→ **WHAT THIS TASK INVOLVES**
The lines in the listing below are to be given again exactly, starting at the line holding "font-family: font-5ic48gim;" and ending at the line holding "body_size: 268". Do not include pictures.
DATA SECTION section start
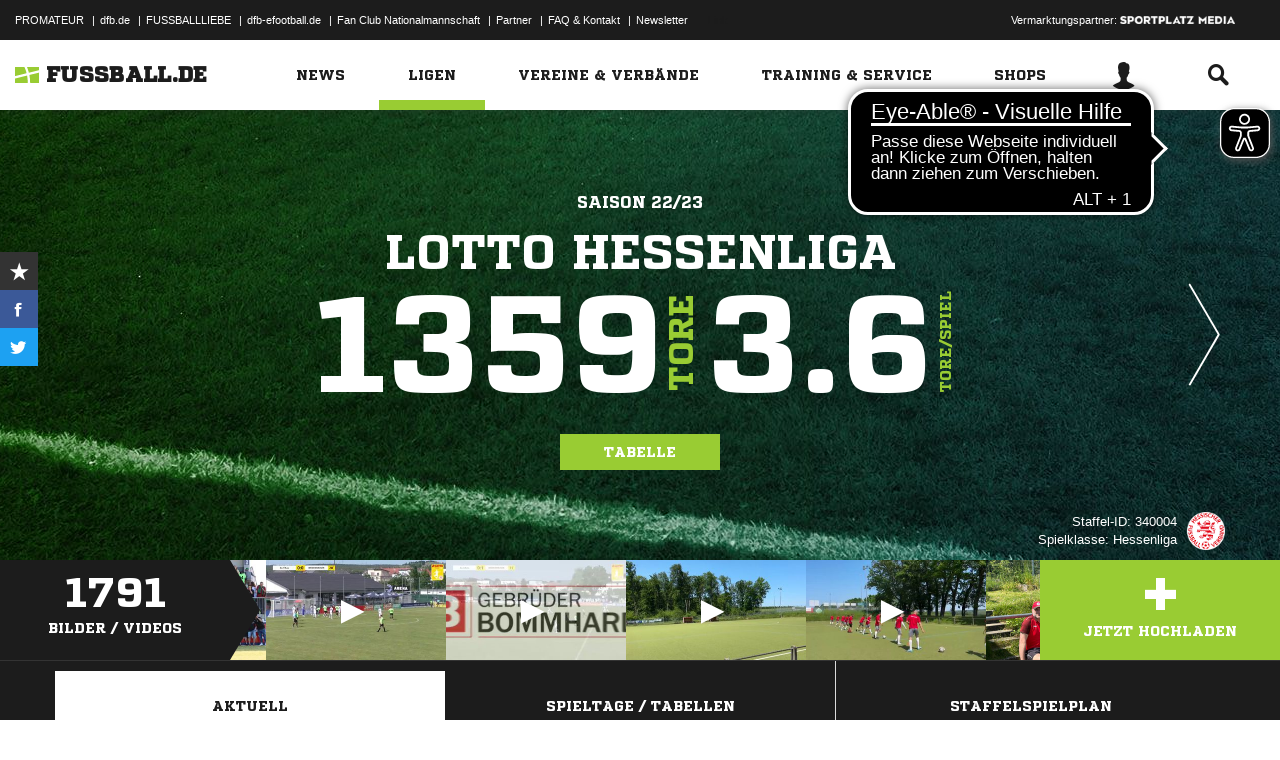

--- FILE ---
content_type: text/css; charset=UTF-8
request_url: https://www.fussball.de/export.fontface/-/id/5ic48gim/type/css
body_size: 14
content:
@font-face {
	font-family: font-5ic48gim;
	src: 
		url('//www.fussball.de/export.fontface/-/format/woff/id/5ic48gim/type/font') format('woff'),
		url('//www.fussball.de/export.fontface/-/format/ttf/id/5ic48gim/type/font') format('truetype');
}

.results-c-5ic48gim {
	font-family: font-5ic48gim !important;
}

--- FILE ---
content_type: text/css; charset=UTF-8
request_url: https://www.fussball.de/export.fontface/-/id/1ypcjqrm/type/css
body_size: 12
content:
@font-face {
	font-family: font-1ypcjqrm;
	src: 
		url('//www.fussball.de/export.fontface/-/format/woff/id/1ypcjqrm/type/font') format('woff'),
		url('//www.fussball.de/export.fontface/-/format/ttf/id/1ypcjqrm/type/font') format('truetype');
}

.results-c-1ypcjqrm {
	font-family: font-1ypcjqrm !important;
}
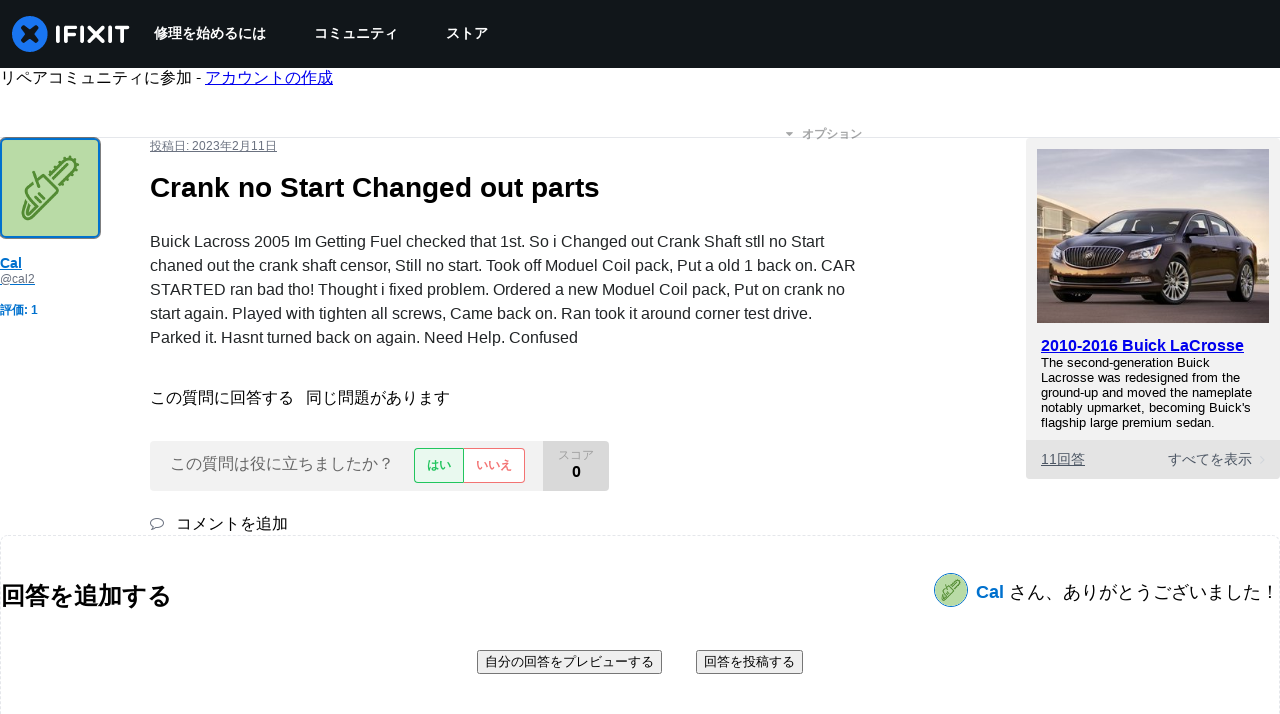

--- FILE ---
content_type: text/json
request_url: https://conf.config-security.com/model
body_size: 82
content:
{"title":"recommendation AI model (keras)","structure":"release_id=0x7d:2e:76:29:28:39:36:73:61:25:4b:53:29:6e:38:6f:69:4a:76:2a:34:70:3a:5f:74:29:62:77:67;keras;20cxjbp03cu7pilabnk509ts4ga6hj7g4pvzqsqjnjk2ls6oj0l9bi4u286s4t2ruc06xek6","weights":"../weights/7d2e7629.h5","biases":"../biases/7d2e7629.h5"}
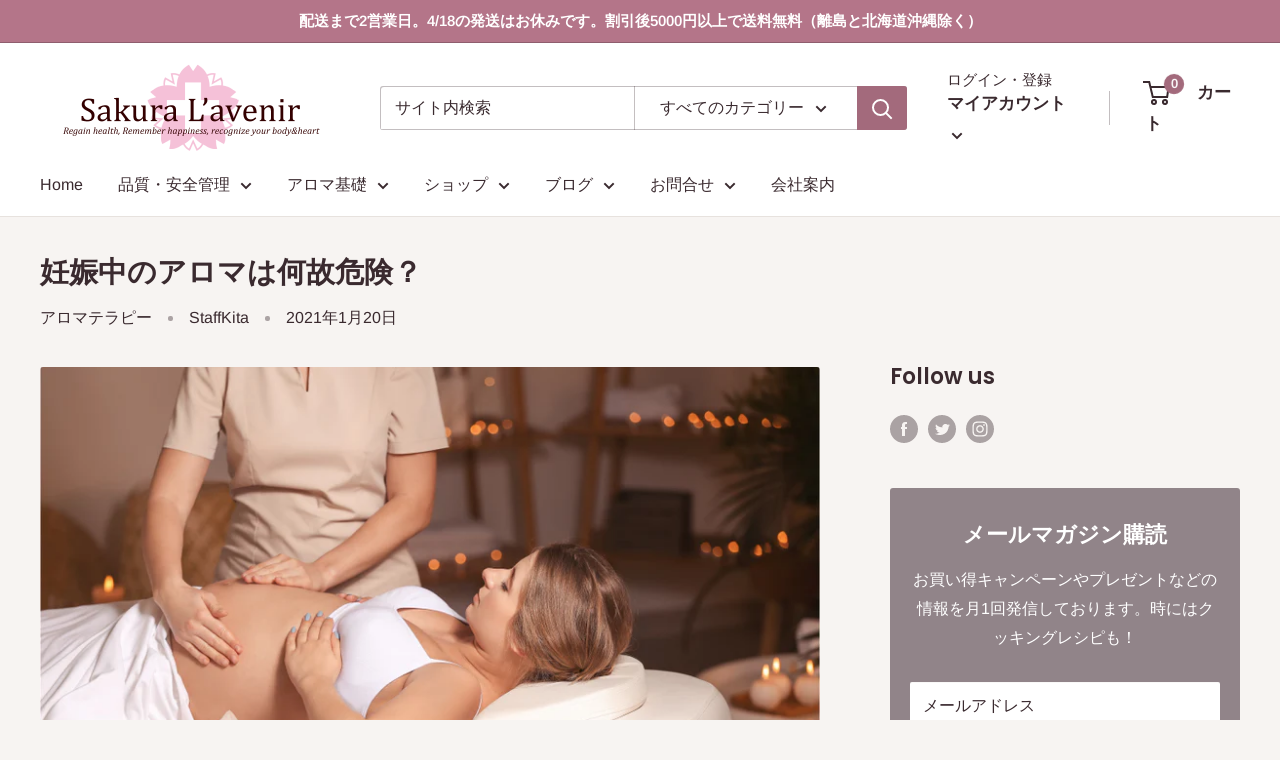

--- FILE ---
content_type: text/javascript
request_url: https://www.sakuralavenir.com/cdn/shop/t/5/assets/custom.js?v=90373254691674712701623120085
body_size: -706
content:
//# sourceMappingURL=/cdn/shop/t/5/assets/custom.js.map?v=90373254691674712701623120085
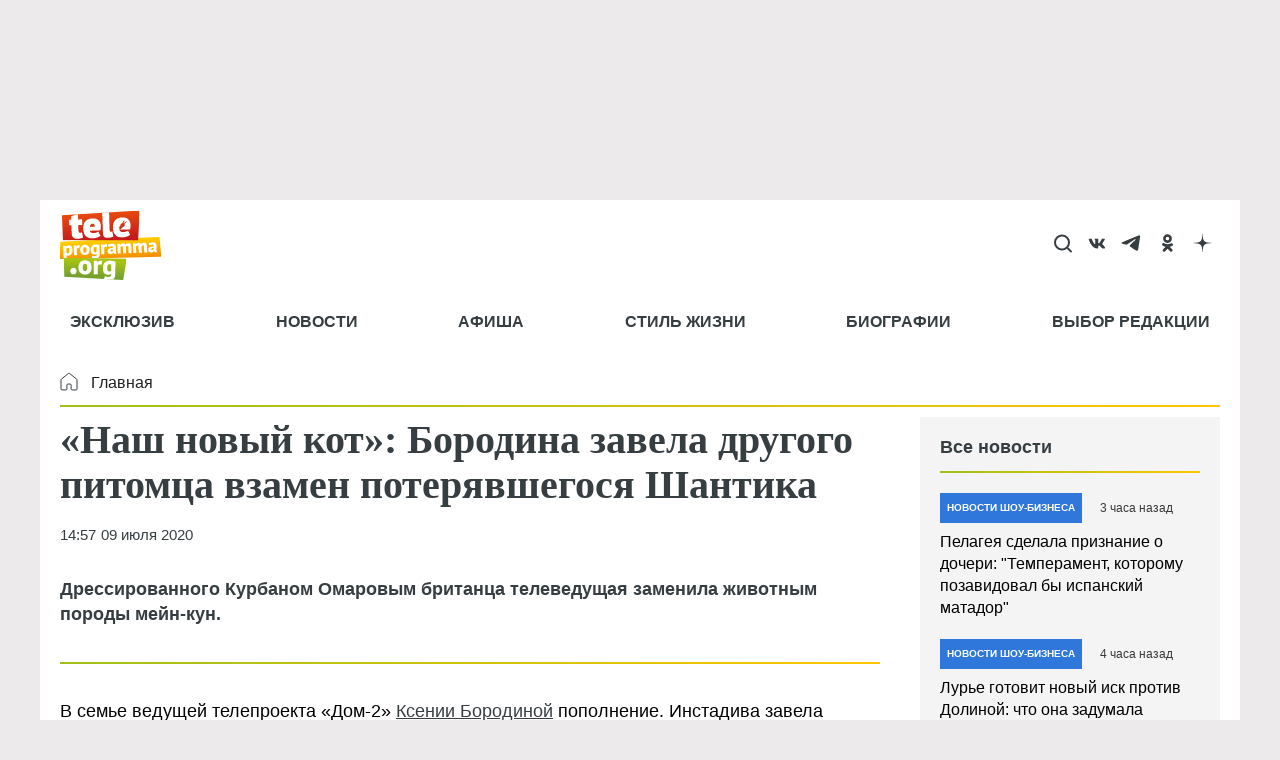

--- FILE ---
content_type: text/html; charset=utf-8
request_url: https://www.google.com/recaptcha/api2/aframe
body_size: 268
content:
<!DOCTYPE HTML><html><head><meta http-equiv="content-type" content="text/html; charset=UTF-8"></head><body><script nonce="Wm2nzW48GmL14W7D9FoBCg">/** Anti-fraud and anti-abuse applications only. See google.com/recaptcha */ try{var clients={'sodar':'https://pagead2.googlesyndication.com/pagead/sodar?'};window.addEventListener("message",function(a){try{if(a.source===window.parent){var b=JSON.parse(a.data);var c=clients[b['id']];if(c){var d=document.createElement('img');d.src=c+b['params']+'&rc='+(localStorage.getItem("rc::a")?sessionStorage.getItem("rc::b"):"");window.document.body.appendChild(d);sessionStorage.setItem("rc::e",parseInt(sessionStorage.getItem("rc::e")||0)+1);localStorage.setItem("rc::h",'1769092458919');}}}catch(b){}});window.parent.postMessage("_grecaptcha_ready", "*");}catch(b){}</script></body></html>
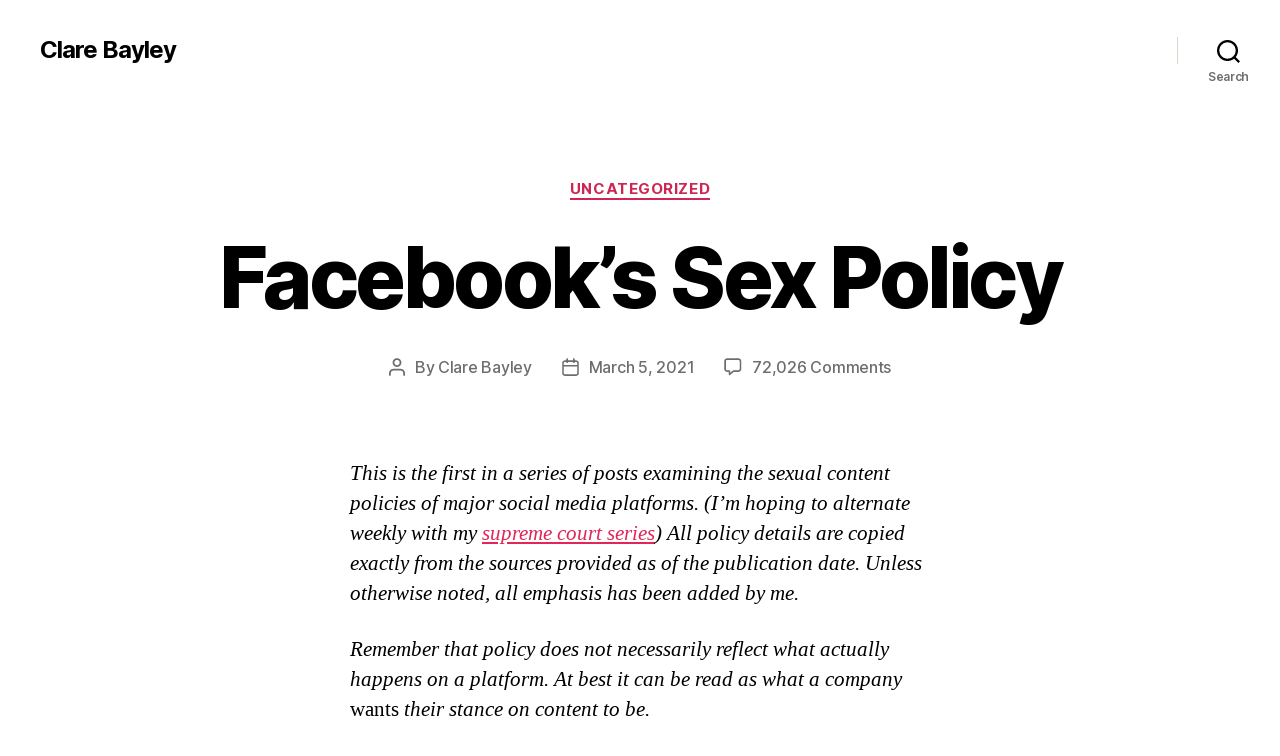

--- FILE ---
content_type: text/plain
request_url: https://www.google-analytics.com/j/collect?v=1&_v=j102&a=1336747807&t=pageview&_s=1&dl=https%3A%2F%2Fclarebayley.com%2Ffacebooks-sex-policy%2Fcomment-page-820%2F%3Freplytocom%3D1078818&ul=en-us%40posix&dt=Facebook%E2%80%99s%20Sex%20Policy%20%E2%80%93%20Clare%20Bayley&sr=1280x720&vp=1280x720&_u=IEBAAEABAAAAACAAI~&jid=2133576133&gjid=685787696&cid=437924334.1768819628&tid=UA-8008327-1&_gid=1517369838.1768819628&_r=1&_slc=1&z=1358517963
body_size: -285
content:
2,cG-9DWPCEQRYC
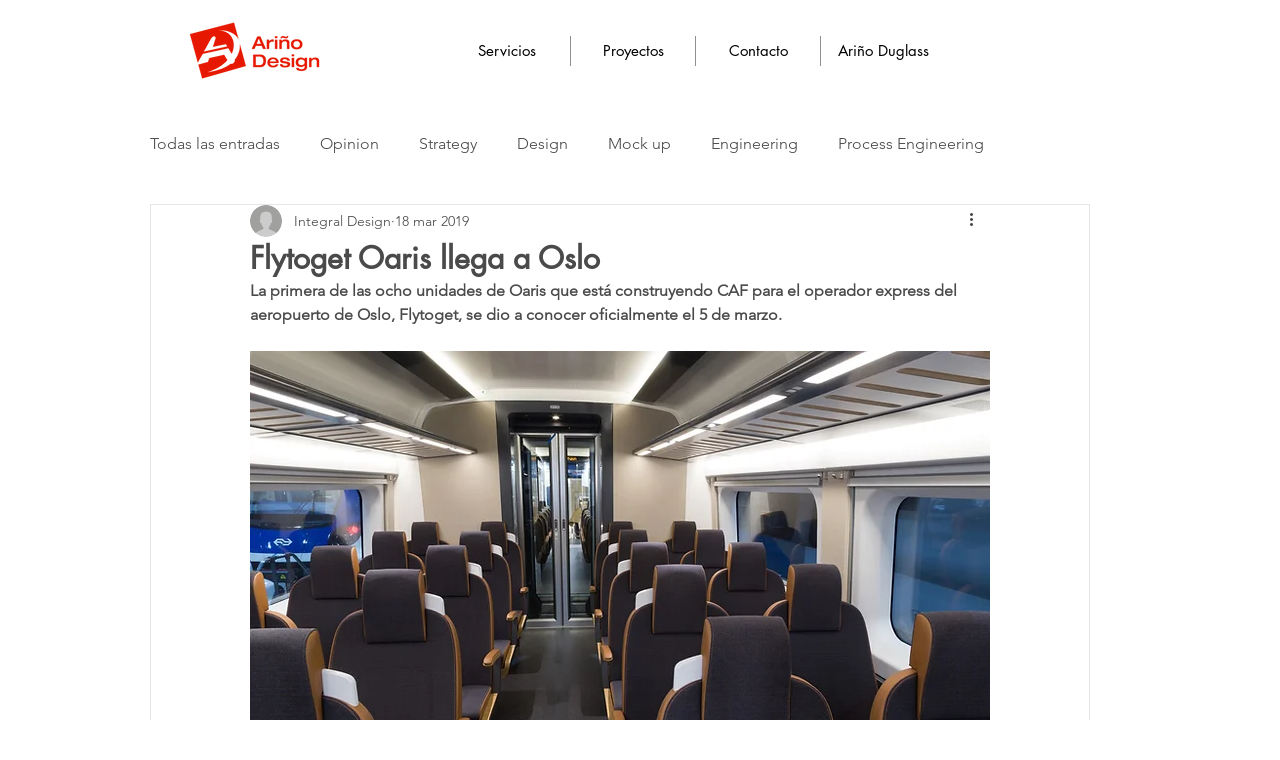

--- FILE ---
content_type: text/css; charset=utf-8
request_url: https://www.adesign.duglass.com/_serverless/pro-gallery-css-v4-server/layoutCss?ver=2&id=6fpl2-not-scoped&items=4640_2500_1500%7C4648_2500_1500%7C4797_2500_1500&container=1991.9375_740_240_720&options=gallerySizeType:px%7CenableInfiniteScroll:true%7CtitlePlacement:SHOW_ON_HOVER%7CgridStyle:1%7CimageMargin:10%7CgalleryLayout:2%7CisVertical:false%7CnumberOfImagesPerRow:3%7CgallerySizePx:300%7CcubeRatio:1.3333333333333333%7CcubeType:fill%7CgalleryThumbnailsAlignment:bottom%7CthumbnailSpacings:0
body_size: -196
content:
#pro-gallery-6fpl2-not-scoped [data-hook="item-container"][data-idx="0"].gallery-item-container{opacity: 1 !important;display: block !important;transition: opacity .2s ease !important;top: 0px !important;left: 0px !important;right: auto !important;height: 180px !important;width: 240px !important;} #pro-gallery-6fpl2-not-scoped [data-hook="item-container"][data-idx="0"] .gallery-item-common-info-outer{height: 100% !important;} #pro-gallery-6fpl2-not-scoped [data-hook="item-container"][data-idx="0"] .gallery-item-common-info{height: 100% !important;width: 100% !important;} #pro-gallery-6fpl2-not-scoped [data-hook="item-container"][data-idx="0"] .gallery-item-wrapper{width: 240px !important;height: 180px !important;margin: 0 !important;} #pro-gallery-6fpl2-not-scoped [data-hook="item-container"][data-idx="0"] .gallery-item-content{width: 240px !important;height: 180px !important;margin: 0px 0px !important;opacity: 1 !important;} #pro-gallery-6fpl2-not-scoped [data-hook="item-container"][data-idx="0"] .gallery-item-hover{width: 240px !important;height: 180px !important;opacity: 1 !important;} #pro-gallery-6fpl2-not-scoped [data-hook="item-container"][data-idx="0"] .item-hover-flex-container{width: 240px !important;height: 180px !important;margin: 0px 0px !important;opacity: 1 !important;} #pro-gallery-6fpl2-not-scoped [data-hook="item-container"][data-idx="0"] .gallery-item-wrapper img{width: 100% !important;height: 100% !important;opacity: 1 !important;} #pro-gallery-6fpl2-not-scoped [data-hook="item-container"][data-idx="1"].gallery-item-container{opacity: 1 !important;display: block !important;transition: opacity .2s ease !important;top: 0px !important;left: 250px !important;right: auto !important;height: 180px !important;width: 240px !important;} #pro-gallery-6fpl2-not-scoped [data-hook="item-container"][data-idx="1"] .gallery-item-common-info-outer{height: 100% !important;} #pro-gallery-6fpl2-not-scoped [data-hook="item-container"][data-idx="1"] .gallery-item-common-info{height: 100% !important;width: 100% !important;} #pro-gallery-6fpl2-not-scoped [data-hook="item-container"][data-idx="1"] .gallery-item-wrapper{width: 240px !important;height: 180px !important;margin: 0 !important;} #pro-gallery-6fpl2-not-scoped [data-hook="item-container"][data-idx="1"] .gallery-item-content{width: 240px !important;height: 180px !important;margin: 0px 0px !important;opacity: 1 !important;} #pro-gallery-6fpl2-not-scoped [data-hook="item-container"][data-idx="1"] .gallery-item-hover{width: 240px !important;height: 180px !important;opacity: 1 !important;} #pro-gallery-6fpl2-not-scoped [data-hook="item-container"][data-idx="1"] .item-hover-flex-container{width: 240px !important;height: 180px !important;margin: 0px 0px !important;opacity: 1 !important;} #pro-gallery-6fpl2-not-scoped [data-hook="item-container"][data-idx="1"] .gallery-item-wrapper img{width: 100% !important;height: 100% !important;opacity: 1 !important;} #pro-gallery-6fpl2-not-scoped [data-hook="item-container"][data-idx="2"].gallery-item-container{opacity: 1 !important;display: block !important;transition: opacity .2s ease !important;top: 0px !important;left: 500px !important;right: auto !important;height: 180px !important;width: 240px !important;} #pro-gallery-6fpl2-not-scoped [data-hook="item-container"][data-idx="2"] .gallery-item-common-info-outer{height: 100% !important;} #pro-gallery-6fpl2-not-scoped [data-hook="item-container"][data-idx="2"] .gallery-item-common-info{height: 100% !important;width: 100% !important;} #pro-gallery-6fpl2-not-scoped [data-hook="item-container"][data-idx="2"] .gallery-item-wrapper{width: 240px !important;height: 180px !important;margin: 0 !important;} #pro-gallery-6fpl2-not-scoped [data-hook="item-container"][data-idx="2"] .gallery-item-content{width: 240px !important;height: 180px !important;margin: 0px 0px !important;opacity: 1 !important;} #pro-gallery-6fpl2-not-scoped [data-hook="item-container"][data-idx="2"] .gallery-item-hover{width: 240px !important;height: 180px !important;opacity: 1 !important;} #pro-gallery-6fpl2-not-scoped [data-hook="item-container"][data-idx="2"] .item-hover-flex-container{width: 240px !important;height: 180px !important;margin: 0px 0px !important;opacity: 1 !important;} #pro-gallery-6fpl2-not-scoped [data-hook="item-container"][data-idx="2"] .gallery-item-wrapper img{width: 100% !important;height: 100% !important;opacity: 1 !important;} #pro-gallery-6fpl2-not-scoped .pro-gallery-prerender{height:180px !important;}#pro-gallery-6fpl2-not-scoped {height:180px !important; width:740px !important;}#pro-gallery-6fpl2-not-scoped .pro-gallery-margin-container {height:180px !important;}#pro-gallery-6fpl2-not-scoped .pro-gallery {height:180px !important; width:740px !important;}#pro-gallery-6fpl2-not-scoped .pro-gallery-parent-container {height:180px !important; width:750px !important;}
DATA SECTION section end
→ **YOUR RESPONSE**
	font-family: font-5ic48gim;
	src: 
		url('//www.fussball.de/export.fontface/-/format/woff/id/5ic48gim/type/font') format('woff'),
		url('//www.fussball.de/export.fontface/-/format/ttf/id/5ic48gim/type/font') format('truetype');
}

.results-c-5ic48gim {
	font-family: font-5ic48gim !important;
}

--- FILE ---
content_type: text/css; charset=UTF-8
request_url: https://www.fussball.de/export.fontface/-/id/1ypcjqrm/type/css
body_size: 12
content:
@font-face {
	font-family: font-1ypcjqrm;
	src: 
		url('//www.fussball.de/export.fontface/-/format/woff/id/1ypcjqrm/type/font') format('woff'),
		url('//www.fussball.de/export.fontface/-/format/ttf/id/1ypcjqrm/type/font') format('truetype');
}

.results-c-1ypcjqrm {
	font-family: font-1ypcjqrm !important;
}

--- FILE ---
content_type: text/json
request_url: https://conf.config-security.com/model
body_size: 82
content:
{"title":"recommendation AI model (keras)","structure":"release_id=0x7d:2e:76:29:28:39:36:73:61:25:4b:53:29:6e:38:6f:69:4a:76:2a:34:70:3a:5f:74:29:62:77:67;keras;20cxjbp03cu7pilabnk509ts4ga6hj7g4pvzqsqjnjk2ls6oj0l9bi4u286s4t2ruc06xek6","weights":"../weights/7d2e7629.h5","biases":"../biases/7d2e7629.h5"}

--- FILE ---
content_type: text/javascript
request_url: https://www.sakuralavenir.com/cdn/shop/t/5/assets/custom.js?v=90373254691674712701623120085
body_size: -706
content:
//# sourceMappingURL=/cdn/shop/t/5/assets/custom.js.map?v=90373254691674712701623120085

--- FILE ---
content_type: text/html; charset=utf-8
request_url: https://www.google.com/recaptcha/api2/aframe
body_size: 268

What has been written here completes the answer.